The id attribute could also be moved to the <section> tag. You would need to lint for all section titles currently containing a | character, and <nowiki> the |. Another option would let the user write <section> tags manually in wikitext, which would then be detected and suppress normal <section> generation. The above example would then be written as:

<section class="alert" style="bgcolor:red">
== Section Title ==
...
</section>
== Next section ==

This is perhaps more "compatible" (no existing headings need to be <nowiki>'ed, but rather encourages the use (advertent or inadvertent) of explicit <section>s which don't line up with headings:

<section class="a">
Text here!  What section is this in?
== Section title ==
More text.
</section>
More text, what section is this in?
<section class="b">
== One Section ==
== Another section ==
</section>

It's probably best to avoid candy machine interfaces of this sort which make it easy to generate bad results.

Plan of record: Provide other solutions for the use cases that require multi-section styling[edit]

The template styles system has just been rolled out on wikipedia.
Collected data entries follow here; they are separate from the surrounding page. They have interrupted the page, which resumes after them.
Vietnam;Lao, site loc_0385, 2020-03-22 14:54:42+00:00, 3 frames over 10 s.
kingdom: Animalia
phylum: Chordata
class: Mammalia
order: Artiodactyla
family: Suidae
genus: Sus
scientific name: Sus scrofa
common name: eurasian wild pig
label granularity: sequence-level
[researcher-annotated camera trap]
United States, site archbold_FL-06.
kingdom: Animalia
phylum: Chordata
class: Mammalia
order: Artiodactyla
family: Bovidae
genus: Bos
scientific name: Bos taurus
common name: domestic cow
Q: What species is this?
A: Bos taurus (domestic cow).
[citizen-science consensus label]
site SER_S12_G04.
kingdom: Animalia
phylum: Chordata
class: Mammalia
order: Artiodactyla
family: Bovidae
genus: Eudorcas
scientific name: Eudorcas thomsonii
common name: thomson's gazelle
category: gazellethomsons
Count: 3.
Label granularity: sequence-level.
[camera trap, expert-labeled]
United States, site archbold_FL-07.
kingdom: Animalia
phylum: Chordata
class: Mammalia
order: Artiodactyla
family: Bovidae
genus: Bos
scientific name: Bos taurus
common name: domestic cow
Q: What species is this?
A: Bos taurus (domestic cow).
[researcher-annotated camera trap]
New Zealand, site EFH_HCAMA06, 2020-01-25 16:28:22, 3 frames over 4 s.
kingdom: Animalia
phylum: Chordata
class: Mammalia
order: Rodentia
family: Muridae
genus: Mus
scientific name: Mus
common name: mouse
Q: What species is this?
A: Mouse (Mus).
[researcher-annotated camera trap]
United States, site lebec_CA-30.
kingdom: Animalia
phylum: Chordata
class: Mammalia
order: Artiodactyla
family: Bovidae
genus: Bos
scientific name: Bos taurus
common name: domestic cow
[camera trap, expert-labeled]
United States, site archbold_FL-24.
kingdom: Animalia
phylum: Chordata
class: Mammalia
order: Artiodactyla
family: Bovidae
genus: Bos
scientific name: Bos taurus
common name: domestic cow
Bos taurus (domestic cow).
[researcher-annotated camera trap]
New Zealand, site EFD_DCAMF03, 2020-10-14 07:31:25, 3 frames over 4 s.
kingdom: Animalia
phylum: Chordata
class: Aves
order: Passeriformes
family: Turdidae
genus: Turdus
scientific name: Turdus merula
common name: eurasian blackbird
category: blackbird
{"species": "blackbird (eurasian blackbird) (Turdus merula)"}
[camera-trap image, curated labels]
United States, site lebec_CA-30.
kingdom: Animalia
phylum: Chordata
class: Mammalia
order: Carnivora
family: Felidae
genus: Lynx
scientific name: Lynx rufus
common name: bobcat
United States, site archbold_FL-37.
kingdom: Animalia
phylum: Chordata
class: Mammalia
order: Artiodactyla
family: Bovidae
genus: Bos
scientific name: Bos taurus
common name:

The long-term plan is to deprecate and eventually remove support for inline styles in wikitext, replacing it with template styles. Styled sections would thus be generated from a template, either inside the template body or as an argument (for example a heredoc argument). Section balancing will then be treated in a similar manner as template balancing, although we'd need to balance both sections and templates for similar reasons. The DOM tree will include non-section elements between <section>s; that is, it won't be the case that all <section> tags will be direct children of either a <section> or <body> tag. This may interact poorly with the "list of sections" assumption made by MobileContentService.

NOTE: consider a template which contains two <section> tags. If we need to emit a wrapper around the template contents, our choices are currently <div> or <span>. We may wish to consider emitting a <section> as a wrapper as well, in order to allow the "parent of a <section> is always either <section> or <body>" property of MCS to hold.